BEIRUT: Premier Fouad Siniora will on Monday preside over a meeting at the Grand Serail to address the growing controversy over illegal phone tapping. The issue has attracted the attention of a number of politicians since MP Walid Jumblatt last week alleged a General Security colonel "with a long history of wiretapping" had been given protection by Telecommunications Minister Jebran Bassil and was seeking information given by Bassil's ministry to the International Independent Investigation Committee (IIIC) on the assassination of former Prime Minister Rafik Hariri.
Jumblatt's allegations were refuted by the General Security services but prompted calls for the launch of an investigation into wiretapping.
Speaking to Voice of Lebanon Radio on Sunday, Tourism Minister Elie Marouni said such a probe was needed as soon as possible because "the lives of the [Lebanese] people cannot rest in the hands of any minister."
"How will we run the upcoming parliamentary polls in a free and transparent manner when our moves are tracked and our phone calls recorded?" he asked. The minister added that he would withdraw the vote of confidence from ministers who did not fulfill their duties and who "risk the safety of citizens."
Also on Sunday, Future Movement MP Hadi Hobeich said that such establishments as the IIIC were entitled to tap phone lines. "Many assassinations took place after the phone calls of the assassinated politician were monitored," Hobeich told Free Lebanon Radio.
Interior Minister Ziyad Baroud told As-Safir newspaper on Saturday that his ministry had been working with the Telecommunications Ministry since the Cabinet was formed to set up a phone-tapping center, which is due to begin work in April.
The Media and Telecommunications Commission would hold a follow-up meeting on Thursday about the wiretapping issue, the newspaper added.

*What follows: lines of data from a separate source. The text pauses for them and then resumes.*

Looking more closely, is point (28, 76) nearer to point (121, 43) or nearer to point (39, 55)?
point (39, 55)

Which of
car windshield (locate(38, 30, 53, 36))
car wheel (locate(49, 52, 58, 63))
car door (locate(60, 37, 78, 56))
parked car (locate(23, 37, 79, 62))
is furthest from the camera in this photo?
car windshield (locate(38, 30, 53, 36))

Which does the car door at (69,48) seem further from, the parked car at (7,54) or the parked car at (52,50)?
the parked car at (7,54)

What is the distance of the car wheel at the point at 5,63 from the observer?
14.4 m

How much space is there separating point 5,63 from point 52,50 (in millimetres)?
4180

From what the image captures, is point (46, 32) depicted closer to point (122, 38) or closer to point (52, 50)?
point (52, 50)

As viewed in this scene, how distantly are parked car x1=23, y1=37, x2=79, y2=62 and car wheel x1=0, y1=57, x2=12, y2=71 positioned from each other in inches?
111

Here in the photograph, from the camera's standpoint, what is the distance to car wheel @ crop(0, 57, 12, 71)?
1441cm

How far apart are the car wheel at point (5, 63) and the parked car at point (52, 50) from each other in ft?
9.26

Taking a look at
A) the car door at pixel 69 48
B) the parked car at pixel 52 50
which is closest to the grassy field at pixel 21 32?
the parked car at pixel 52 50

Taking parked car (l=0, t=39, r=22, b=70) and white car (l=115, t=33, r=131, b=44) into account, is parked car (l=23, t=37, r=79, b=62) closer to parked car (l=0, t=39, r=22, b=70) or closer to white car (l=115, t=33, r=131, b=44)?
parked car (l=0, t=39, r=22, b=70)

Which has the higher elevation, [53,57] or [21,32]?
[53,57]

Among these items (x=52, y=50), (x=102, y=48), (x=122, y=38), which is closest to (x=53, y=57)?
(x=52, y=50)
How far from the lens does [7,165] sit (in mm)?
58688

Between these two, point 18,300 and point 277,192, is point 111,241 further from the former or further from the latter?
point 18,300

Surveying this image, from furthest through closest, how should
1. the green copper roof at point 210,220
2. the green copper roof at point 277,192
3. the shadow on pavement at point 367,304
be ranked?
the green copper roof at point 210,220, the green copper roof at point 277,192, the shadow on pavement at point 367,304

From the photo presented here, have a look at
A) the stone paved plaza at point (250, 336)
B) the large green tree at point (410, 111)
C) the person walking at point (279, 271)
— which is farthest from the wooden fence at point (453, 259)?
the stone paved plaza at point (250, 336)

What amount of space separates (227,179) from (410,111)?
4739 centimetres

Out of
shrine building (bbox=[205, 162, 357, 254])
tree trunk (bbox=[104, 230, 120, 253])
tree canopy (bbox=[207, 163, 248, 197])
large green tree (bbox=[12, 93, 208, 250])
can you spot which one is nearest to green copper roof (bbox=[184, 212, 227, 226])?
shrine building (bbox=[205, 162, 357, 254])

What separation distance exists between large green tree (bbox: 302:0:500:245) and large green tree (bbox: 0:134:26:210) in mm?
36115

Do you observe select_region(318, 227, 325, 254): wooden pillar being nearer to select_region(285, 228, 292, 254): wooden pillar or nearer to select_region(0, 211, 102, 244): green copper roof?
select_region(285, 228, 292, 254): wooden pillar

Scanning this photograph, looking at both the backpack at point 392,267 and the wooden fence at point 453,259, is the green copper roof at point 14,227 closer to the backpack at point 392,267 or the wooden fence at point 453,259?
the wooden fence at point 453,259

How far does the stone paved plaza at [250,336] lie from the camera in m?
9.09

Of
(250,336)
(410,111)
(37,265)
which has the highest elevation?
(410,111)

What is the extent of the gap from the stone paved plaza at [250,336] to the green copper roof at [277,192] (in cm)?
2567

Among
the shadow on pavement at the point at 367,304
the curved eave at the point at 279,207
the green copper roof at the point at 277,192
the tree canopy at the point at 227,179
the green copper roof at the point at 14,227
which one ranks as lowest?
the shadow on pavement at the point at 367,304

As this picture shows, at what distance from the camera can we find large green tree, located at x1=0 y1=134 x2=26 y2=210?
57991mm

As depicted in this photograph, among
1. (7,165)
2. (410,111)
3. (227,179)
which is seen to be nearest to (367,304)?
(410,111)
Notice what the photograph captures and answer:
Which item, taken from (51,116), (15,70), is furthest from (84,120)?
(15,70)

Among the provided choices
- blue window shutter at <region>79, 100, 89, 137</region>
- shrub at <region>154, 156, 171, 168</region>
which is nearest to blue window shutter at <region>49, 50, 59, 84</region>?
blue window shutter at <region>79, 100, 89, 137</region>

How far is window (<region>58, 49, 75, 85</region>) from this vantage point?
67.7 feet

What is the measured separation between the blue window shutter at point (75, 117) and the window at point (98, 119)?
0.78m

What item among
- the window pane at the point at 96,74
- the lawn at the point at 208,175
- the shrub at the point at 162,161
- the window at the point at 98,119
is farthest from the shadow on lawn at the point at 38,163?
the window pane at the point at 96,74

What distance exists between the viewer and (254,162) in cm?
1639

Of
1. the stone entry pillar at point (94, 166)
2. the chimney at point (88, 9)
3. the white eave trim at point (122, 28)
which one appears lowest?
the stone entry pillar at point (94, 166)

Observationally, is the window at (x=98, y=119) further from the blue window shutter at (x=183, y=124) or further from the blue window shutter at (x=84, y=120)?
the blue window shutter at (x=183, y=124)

MP Hassan Fadlallah, who heads the commission, told As-Safir that the freedom and privacy of the Lebanese people was under attack, and called for an end to wiretapping.
Last year, then-Telecommunications Minister Marwan Hamadeh accused Iran of building a communications network for Hizbullah that would give the Shiite group the means to tap phone calls by members of other political groups in Lebanon.